[Extracted text]
--*--

Reputation: 83137
How can I optimally (in terms financial cost) empty a DynamoDB table with boto? (as we can do in SQL with a truncate
statement.)
boto.dynamodb2.table.delete()
or boto.dynamodb2.layer1.DynamoDBConnection.delete_table()
deletes the entire table, while boto.dynamodb2.table.delete_item()
boto.dynamodb2.table.BatchTable.delete_item()
only deletes the specified items.
Upvotes: 13
Views: 20996
Reputation: 7313
This builds on the answer given by Persistent Plants. If the table already exists, you can extract the table definitions and use that to recreate the table.
import boto3
dynamodb = boto3.resource('dynamodb', region_name='us-east-2')
def delete_table_ddb(table_name):
table = dynamodb.Table(table_name)
return table.delete()
def create_table_ddb(table_name, key_schema, attribute_definitions,
provisioned_throughput, stream_enabled, billing_mode):
settings = dict(
TableName=table_name,
KeySchema=key_schema,
AttributeDefinitions=attribute_definitions,
StreamSpecification={'StreamEnabled': stream_enabled},
BillingMode=billing_mode
)
if billing_mode == 'PROVISIONED':
settings['ProvisionedThroughput'] = provisioned_throughput
return dynamodb.create_table(**settings)
def truncate_table_ddb(table_name):
table = dynamodb.Table(table_name)
key_schema = table.key_schema
attribute_definitions = table.attribute_definitions
if table.billing_mode_summary:
billing_mode = 'PAY_PER_REQUEST'
else:
billing_mode = 'PROVISIONED'
if table.stream_specification:
stream_enabled = True
else:
stream_enabled = False
capacity = ['ReadCapacityUnits', 'WriteCapacityUnits']
provisioned_throughput = {k: v for k, v in table.provisioned_throughput.items() if k in capacity}
delete_table_ddb(table_name)
table.wait_until_not_exists()
return create_table_ddb(
table_name,
key_schema=key_schema,
attribute_definitions=attribute_definitions,
provisioned_throughput=provisioned_throughput,
stream_enabled=stream_enabled,
billing_mode=billing_mode
)
Now call use the function:
table_name = 'test_ddb'
truncate_table_ddb(table_name)
Upvotes: 1
Reputation: 1362
While i agree with Johnny Wu that dropping the table and recreating it is much more efficient, there may be cases such as when many GSI's or Tirgger events are associated with a table and you dont want to have to re-associate those. The script below should work to recursively scan the table and use the batch function to delete all items in the table. For massively large tables though, this may not work as it requires all items in the table to be loaded into your computer
import boto3
dynamo = boto3.resource('dynamodb')
def truncateTable(tableName):
table = dynamo.Table(tableName)
#get the table keys
tableKeyNames = [key.get("AttributeName") for key in table.key_schema]
"""

--*--

[Provided material]
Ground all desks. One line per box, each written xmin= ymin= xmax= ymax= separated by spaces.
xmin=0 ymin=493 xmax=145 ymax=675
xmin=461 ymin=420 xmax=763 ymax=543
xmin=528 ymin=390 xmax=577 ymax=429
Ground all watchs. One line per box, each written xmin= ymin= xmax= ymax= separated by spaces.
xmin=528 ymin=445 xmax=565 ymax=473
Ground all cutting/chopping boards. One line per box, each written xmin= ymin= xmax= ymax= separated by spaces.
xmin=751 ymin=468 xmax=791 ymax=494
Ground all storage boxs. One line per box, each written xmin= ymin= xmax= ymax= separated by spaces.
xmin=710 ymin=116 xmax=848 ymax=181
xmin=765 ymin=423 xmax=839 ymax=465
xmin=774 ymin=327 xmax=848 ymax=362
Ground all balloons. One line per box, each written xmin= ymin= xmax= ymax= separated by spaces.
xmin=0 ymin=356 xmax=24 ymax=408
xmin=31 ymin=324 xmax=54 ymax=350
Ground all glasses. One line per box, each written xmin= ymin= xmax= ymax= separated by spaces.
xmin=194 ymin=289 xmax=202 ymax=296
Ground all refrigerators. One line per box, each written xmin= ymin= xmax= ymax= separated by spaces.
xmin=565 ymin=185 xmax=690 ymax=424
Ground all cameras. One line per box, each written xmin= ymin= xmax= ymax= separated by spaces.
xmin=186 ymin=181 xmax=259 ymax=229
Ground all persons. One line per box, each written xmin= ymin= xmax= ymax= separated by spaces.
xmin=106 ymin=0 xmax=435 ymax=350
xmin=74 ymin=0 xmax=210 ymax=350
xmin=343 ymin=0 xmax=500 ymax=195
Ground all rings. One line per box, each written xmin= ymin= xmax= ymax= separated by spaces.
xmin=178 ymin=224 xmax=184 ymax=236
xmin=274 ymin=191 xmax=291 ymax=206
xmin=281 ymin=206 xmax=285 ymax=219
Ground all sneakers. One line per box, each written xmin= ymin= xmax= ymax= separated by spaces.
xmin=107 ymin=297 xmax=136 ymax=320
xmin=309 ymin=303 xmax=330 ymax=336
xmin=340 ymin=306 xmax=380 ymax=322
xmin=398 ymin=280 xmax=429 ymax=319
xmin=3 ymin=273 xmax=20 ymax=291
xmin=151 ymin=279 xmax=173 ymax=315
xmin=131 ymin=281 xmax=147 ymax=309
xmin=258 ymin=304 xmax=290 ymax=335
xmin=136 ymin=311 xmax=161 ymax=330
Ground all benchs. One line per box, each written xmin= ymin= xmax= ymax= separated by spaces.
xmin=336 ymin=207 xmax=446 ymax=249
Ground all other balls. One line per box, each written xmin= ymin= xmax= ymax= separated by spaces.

--*--

[Problem description]
Continue the DynamoDB thread about emptying a table from the point where it stops.

[Exercise result]
NOTE: there are reserved attributes for key names, please see https://docs.aws.amazon.com/amazondynamodb/latest/developerguide/ReservedWords.html
if a hash or range key is in the reserved word list, you will need to use the ExpressionAttributeNames parameter
described at https://boto3.amazonaws.com/v1/documentation/api/latest/reference/services/dynamodb.html#DynamoDB.Table.scan
"""
#Only retrieve the keys for each item in the table (minimize data transfer)
ProjectionExpression = ", ".join(tableKeyNames)
response = table.scan(ProjectionExpression=ProjectionExpression)
data = response.get('Items')
while 'LastEvaluatedKey' in response:
response = table.scan(
ProjectionExpression=ProjectionExpression,
ExclusiveStartKey=response['LastEvaluatedKey'])
data.extend(response['Items'])
with table.batch_writer() as batch:
for each in data:
batch.delete_item(
Key={key: each[key] for key in tableKeyNames}
)
truncateTable("YOUR_TABLE_NAME")
Upvotes: 13
Reputation: 829
As Johnny Wu mentioned, deleting a table and re-creating it is more efficient than deleting individual items. You should make sure your code doesn't try to create a new table before it is completely deleted.
def deleteTable(table_name):
print('deleting table')
return client.delete_table(TableName=table_name)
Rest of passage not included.